Missing number in binary search tree - algorithm

If I have order statistic binary balanced tree that has n different integers as its keys and I want to write function find(x) that returns the minimal integer that is not in the tree, and is greater than x. in O(log(n)) time.
For example, if the keys in the tree are 6,7,8,10,11,13,14 then find(6)=9, find(8)=9, find(10)=12, find(13)=15.
I think about finding the max in O(log(n)) and the index of x (mark i_x) in O(log(n)) then if i_x=n-(m-x) then I can simply return max+1.
By index I mean in 6,7,8,10,11,13,14 that index of 6 is 0 and index of 10 is 3 for example...
But I'm having trouble with the other cases...

According to wikipedia, an order statistic tree supports those two operations in log(n) time:
Select(i) — find the i'th smallest element stored in the tree in O(log(n))
Rank(x) – find the rank of element x in the tree, i.e. its index in the sorted list of elements of the tree in O(log(n))
Start by getting the rank of x, and select the superior ranks of x until you find a place to insert your missing element. But this has worst-case n*log(n).
So instead, once you have the rank of x, you do a kind of binary search. The basic idea is whether there is a space between number x and y which are in the tree. There is a space if rank(x) - rank(y) != x - y.
General case is: when searching for the number in the interval [lo,hi] (lo and hi are ranks in the tree, mid is the middle rank), if there is a space between lo and mid then search inside [lo,mid], else search inside [mid, hi].
You will end up finding the number you seek.
However, this solution does not run in log(n) time, but in log^2(n). This is the best I can think of for a general solution.
EDIT:
Well, it's a tough question, I changed my mind several times. Here is what I came up with:
I assume that the left node holds inferior value and the right node holds superior value
Intuition of find(x): Start at the root and go down the tree almost like in a standard binary tree. If the branch we want to go does not contain the solution of find(x) then cut it.
We'll go through the basic cases first:
If the node I found is null, then I am done, and I return the value I was looking for.
If the current value is less than the one I am looking for, I search for x in the right subtree
If I found the node containing x, then I search for x+1 on the right subtree.
The case where x is in the left subtree is more tricky, because it may contain x, x+1, x+2, x+3, etc up to y-1 where y is the value stored in the current node. In this case, we want to search for y+1 in the right subtree.
However, if all the numbers from x to y are not in the left subtree (that is, there is a gap), then we will find a value in it, so we look into the left subtree for x.
Question is: How to find if the sequence from x to y is present in the subtree ?
The algorithm in python looks like this:
def find(node, x):
if node == null:
return x
if node.data < x:
return find(node.right, x)
if node.data == x:
return find(node.right, x+1)
if is_full(...):
return find(node.right, node.data+1)
return find(node.left, x)
To get the smallest value strictly greater than x which is not in the tree, the first call is find(root, x+1). If you want the smallest value greater than or equals to x that is not in the tree, the first call is find(root, x).
The is_full method checks if the left subtree contains all number from x to node.data-1.
Now, using this as a starting point, I believe you can find a suitable solution by yourself, using the fact that the number of nodes contained in each subtree is stored at the subtree's root.

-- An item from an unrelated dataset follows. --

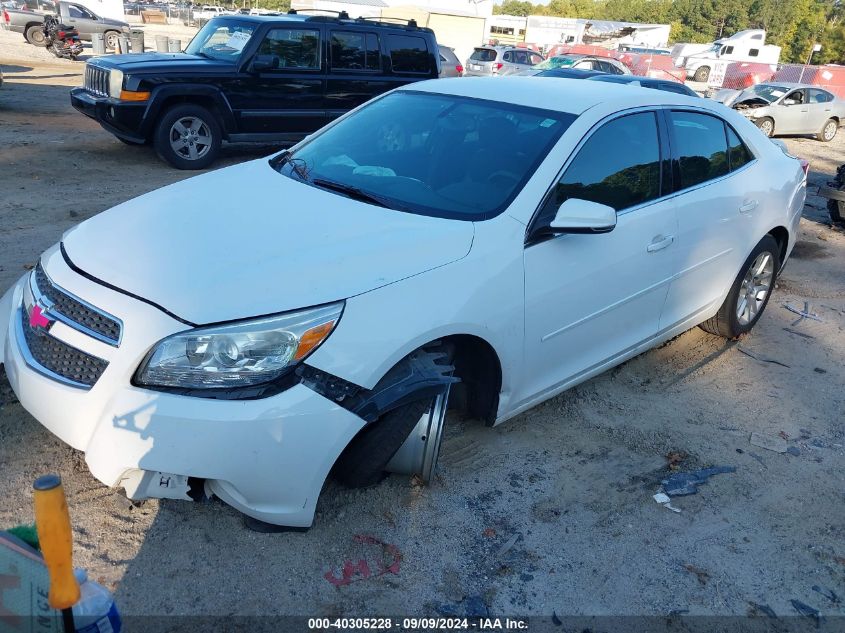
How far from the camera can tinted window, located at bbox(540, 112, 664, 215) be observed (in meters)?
3.30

I faced a similar question.
There were no restrictions about finding greater than some x, simply find the missing element in the BST.
Below is my answer, it is perfectly possible to do so in O(lg(n)) time, with the assumption that, tree is almost balanced. You might want to consider the proof that expected height of the randomly built BST is lg(n) given n elements. I use a simpler notation, O(h) where h = height of the tree, so two things are now separate.
assumptions and/or requirements:
I enhance the data structure. store the count of (left_subtree + right_subtree + 1) at each node.
Obviously, count of a single node is 1
This count is pre-computed and stored at each node
Kindly pardon my multiple notations for not equal to (=/= and !=)
Also note that code might be structured in little better way if one is to write a working code on a machine.
Moreover, I think, at this point in time, that this is correct. I tried as many corner cases as I could think of, and in general it works. Even if there is a counter example, I don;t think it will be that difficult to modify the code to fit that particular case; but please comment the counter example, I am interested.

Related

Why is the number of sub-trees gained from a range tree query is O(log(n))?

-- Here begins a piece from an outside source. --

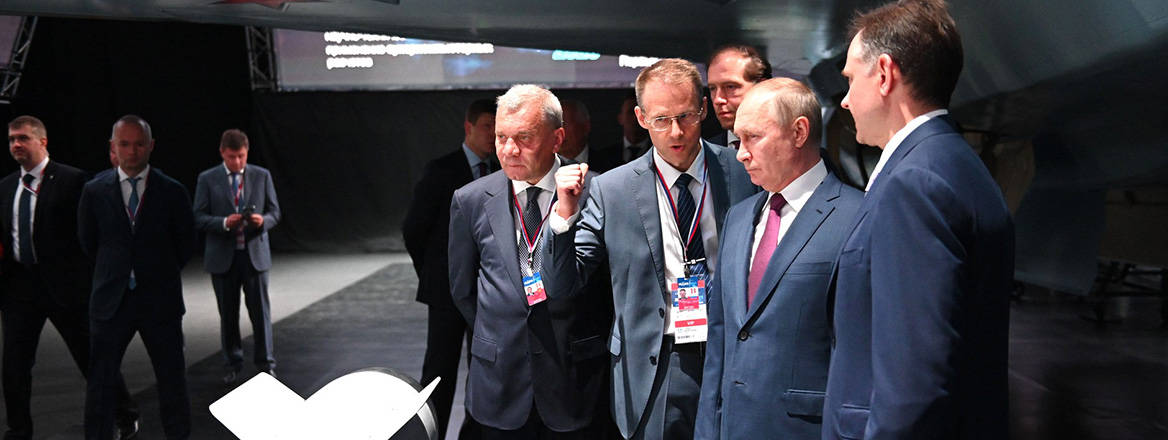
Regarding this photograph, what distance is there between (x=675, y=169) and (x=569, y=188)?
264 millimetres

I'm trying to figure out this data structure, but I don't understand how can we
tell there are O(log(n)) subtrees that represents the answer to a query?
Here is a picture for illustration:
Thanks!
If we make the assumption that the above is a purely functional binary tree [wiki], so where the nodes are immutable, then we can make a "copy" of this tree such that only elements with a value larger than x1 and lower than x2 are in the tree.
Let us start with a very simple case to illustrate the point. Imagine that we simply do not have any bounds, than we can simply return the entire tree. So instead of constructing a new tree, we return a reference to the root of the tree. So we can, without any bounds return a tree in O(1), given that tree is not edited (at least not as long as we use the subtree).
The above case is of course quite simple. We simply make a "copy" (not really a copy since the data is immutable, we can just return the tree) of the entire tree. So let us aim to solve a more complex problem: we want to construct a tree that contains all elements larger than a threshold x1. Basically we can define a recursive algorithm for that:
the cutted version of None (or whatever represents a null reference, or a reference to an empty tree) is None;
if the node has a value is smaller than the threshold, we return a "cutted" version of the right subtree; and
if the node has a value greater than the threshold, we return an inode that has the same right subtree, and as left subchild the cutted version of the left subchild.
So in pseudo-code it looks like:
def treelarger(some_node, min):
if some_tree is None:
return None
if some_node.value > min:
return Node(treelarger(some_node.left, min), some_node.value, some_node.right)
else:
return treelarger(some_node.right, min)
This algorithm thus runs in O(h) with h the height of the tree, since for each case (except the first one), we recurse to one (not both) of the children, and it ends in case we have a node without children (or at least does not has a subtree in the direction we need to cut the subtree).
We thus do not make a complete copy of the tree. We reuse a lot of nodes in the old tree. We only construct a new "surface" but most of the "volume" is part of the old binary tree. Although the tree itself contains O(n) nodes, we construct, at most, O(h) new nodes. We can optimize the above such that, given the cutted version of one of the subtrees is the same, we do not create a new node. But that does not even matter much in terms of time complexity: we generate at most O(h) new nodes, and the total number of nodes is either less than the original number, or the same.
In case of a complete tree, the height of the tree h scales with O(log n), and thus this algorithm will run in O(log n).
Then how can we generate a tree with elements between two thresholds? We can easily rewrite the above into an algorithm treesmaller that generates a subtree that contains all elements that are smaller:
def treesmaller(some_node, max):
if some_tree is None:
return None
if some_node.value < min:
return Node(some_node.left, some_node.value, treesmaller(some_node.right, max))
else:
return treesmaller(some_node.left, max)
so roughly speaking there are two differences:
we change the condition from some_node.value > min to some_node.value < max; and
we recurse on the right subchild in case the condition holds, and on the left if it does not hold.
Now the conclusions we draw from the previous algorithm are also conclusions that can be applied to this algorithm, since again it only introduces O(h) new nodes, and the total number of nodes can only decrease.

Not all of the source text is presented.